-- AIM OF THE EXERCISE --
Starting at the line that contains "Is point 319,141" and continuing through the last line of the material below, arrange each non-blank line as a row in a Markdown table. Use the columns Row and Text, and number the rows from 1.

-- DATASET --
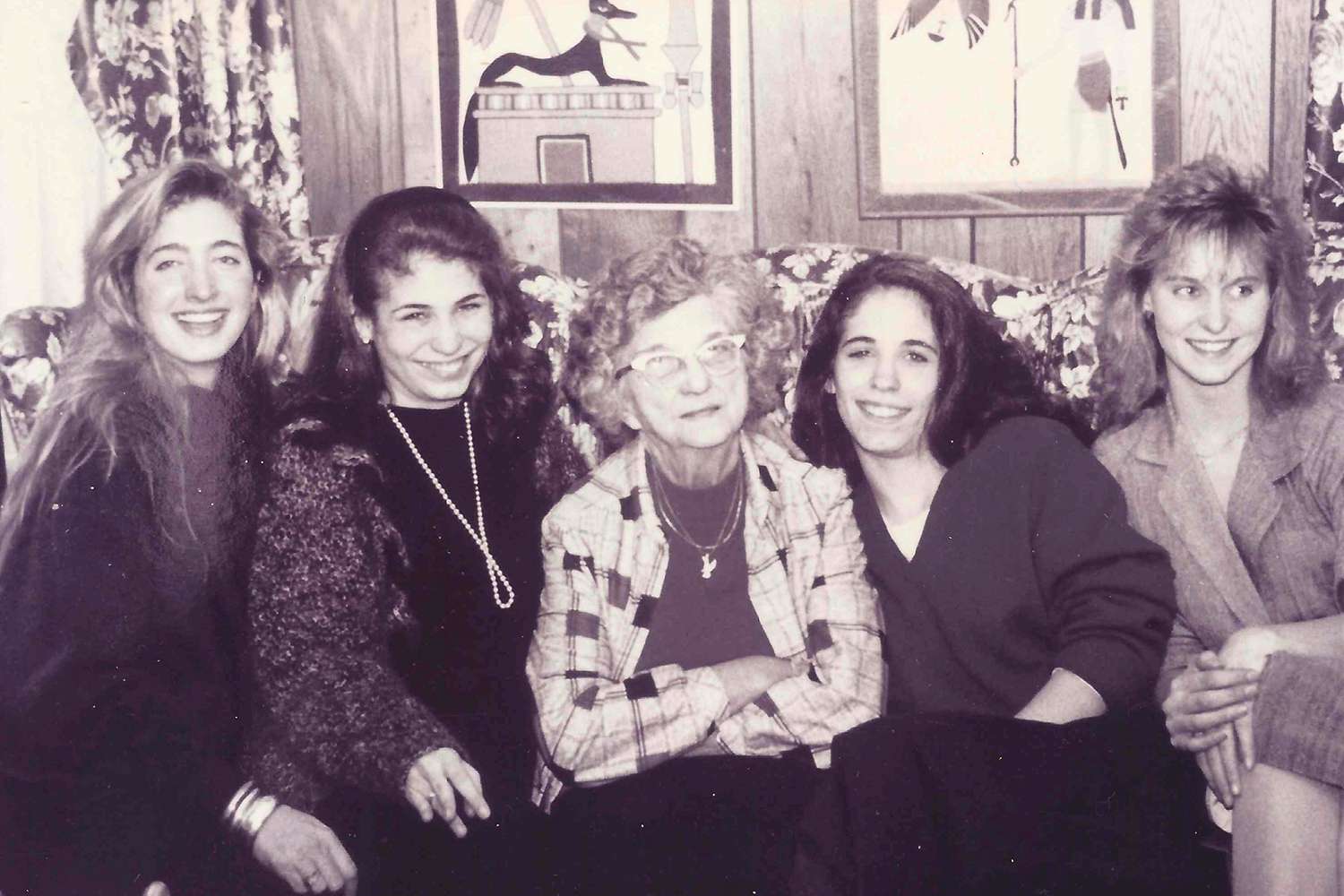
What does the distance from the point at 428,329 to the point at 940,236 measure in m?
1.37

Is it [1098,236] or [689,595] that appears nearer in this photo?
[689,595]

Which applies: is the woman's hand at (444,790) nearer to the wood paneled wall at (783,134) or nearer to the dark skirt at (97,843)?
the dark skirt at (97,843)

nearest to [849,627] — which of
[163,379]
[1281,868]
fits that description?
[1281,868]

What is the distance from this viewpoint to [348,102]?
8.87 ft

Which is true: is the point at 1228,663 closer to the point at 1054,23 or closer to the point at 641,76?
the point at 1054,23

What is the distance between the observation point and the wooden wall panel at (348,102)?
2.67 m

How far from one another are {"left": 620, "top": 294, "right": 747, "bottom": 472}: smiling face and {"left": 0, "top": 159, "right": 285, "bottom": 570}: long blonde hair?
21.7 inches

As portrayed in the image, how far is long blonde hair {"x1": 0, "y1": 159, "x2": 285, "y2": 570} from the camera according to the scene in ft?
5.01

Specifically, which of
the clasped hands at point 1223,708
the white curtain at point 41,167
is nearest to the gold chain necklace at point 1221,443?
the clasped hands at point 1223,708

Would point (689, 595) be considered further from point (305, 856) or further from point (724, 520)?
point (305, 856)

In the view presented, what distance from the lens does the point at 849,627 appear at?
1709 mm

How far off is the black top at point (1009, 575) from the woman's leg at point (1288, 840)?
0.91 ft

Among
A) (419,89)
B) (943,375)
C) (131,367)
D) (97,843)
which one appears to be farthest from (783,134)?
(97,843)

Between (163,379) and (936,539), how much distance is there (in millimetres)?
1123
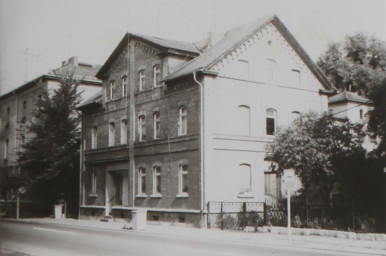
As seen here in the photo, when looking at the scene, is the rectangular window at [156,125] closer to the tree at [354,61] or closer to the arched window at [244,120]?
the arched window at [244,120]

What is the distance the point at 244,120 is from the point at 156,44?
6922mm

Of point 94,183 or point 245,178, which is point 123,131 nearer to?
point 94,183

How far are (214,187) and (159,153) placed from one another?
187 inches

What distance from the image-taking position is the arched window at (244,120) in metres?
25.4

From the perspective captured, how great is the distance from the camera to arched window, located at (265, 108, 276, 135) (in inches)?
1058

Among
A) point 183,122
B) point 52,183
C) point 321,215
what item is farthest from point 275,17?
point 52,183

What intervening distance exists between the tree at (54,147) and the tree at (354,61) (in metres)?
24.2

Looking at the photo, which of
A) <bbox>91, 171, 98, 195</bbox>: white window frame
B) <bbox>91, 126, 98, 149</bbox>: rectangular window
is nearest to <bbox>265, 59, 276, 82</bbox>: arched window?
<bbox>91, 126, 98, 149</bbox>: rectangular window

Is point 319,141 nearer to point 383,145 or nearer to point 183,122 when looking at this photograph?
point 383,145

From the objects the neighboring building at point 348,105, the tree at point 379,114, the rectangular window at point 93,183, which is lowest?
the rectangular window at point 93,183

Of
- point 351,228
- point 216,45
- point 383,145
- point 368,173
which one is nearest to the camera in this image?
point 351,228

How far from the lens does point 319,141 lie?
853 inches

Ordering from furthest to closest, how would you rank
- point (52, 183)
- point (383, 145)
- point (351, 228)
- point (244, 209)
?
point (52, 183)
point (244, 209)
point (383, 145)
point (351, 228)

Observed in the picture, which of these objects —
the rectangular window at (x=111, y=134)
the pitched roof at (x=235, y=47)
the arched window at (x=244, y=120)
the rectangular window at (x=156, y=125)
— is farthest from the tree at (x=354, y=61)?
the rectangular window at (x=111, y=134)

-- TASK OUTPUT --
| Row | Text |
|---|---|
| 1 | Is point 319,141 nearer to point 383,145 or nearer to point 183,122 when looking at this photograph? |
| 2 | point 383,145 |
| 3 | From the objects the neighboring building at point 348,105, the tree at point 379,114, the rectangular window at point 93,183, which is lowest? |
| 4 | the rectangular window at point 93,183 |
| 5 | Of |
| 6 | - point 351,228 |
| 7 | - point 216,45 |
| 8 | - point 383,145 |
| 9 | - point 368,173 |
| 10 | which one is nearest to the camera in this image? |
| 11 | point 351,228 |
| 12 | How far from the lens does point 319,141 lie? |
| 13 | 853 inches |
| 14 | Ordering from furthest to closest, how would you rank |
| 15 | - point (52, 183) |
| 16 | - point (383, 145) |
| 17 | - point (351, 228) |
| 18 | - point (244, 209) |
| 19 | ? |
| 20 | point (52, 183) |
| 21 | point (244, 209) |
| 22 | point (383, 145) |
| 23 | point (351, 228) |
| 24 | Observed in the picture, which of these objects — |
| 25 | the rectangular window at (x=111, y=134) |
| 26 | the pitched roof at (x=235, y=47) |
| 27 | the arched window at (x=244, y=120) |
| 28 | the rectangular window at (x=156, y=125) |
| 29 | — is farthest from the tree at (x=354, y=61)? |
| 30 | the rectangular window at (x=111, y=134) |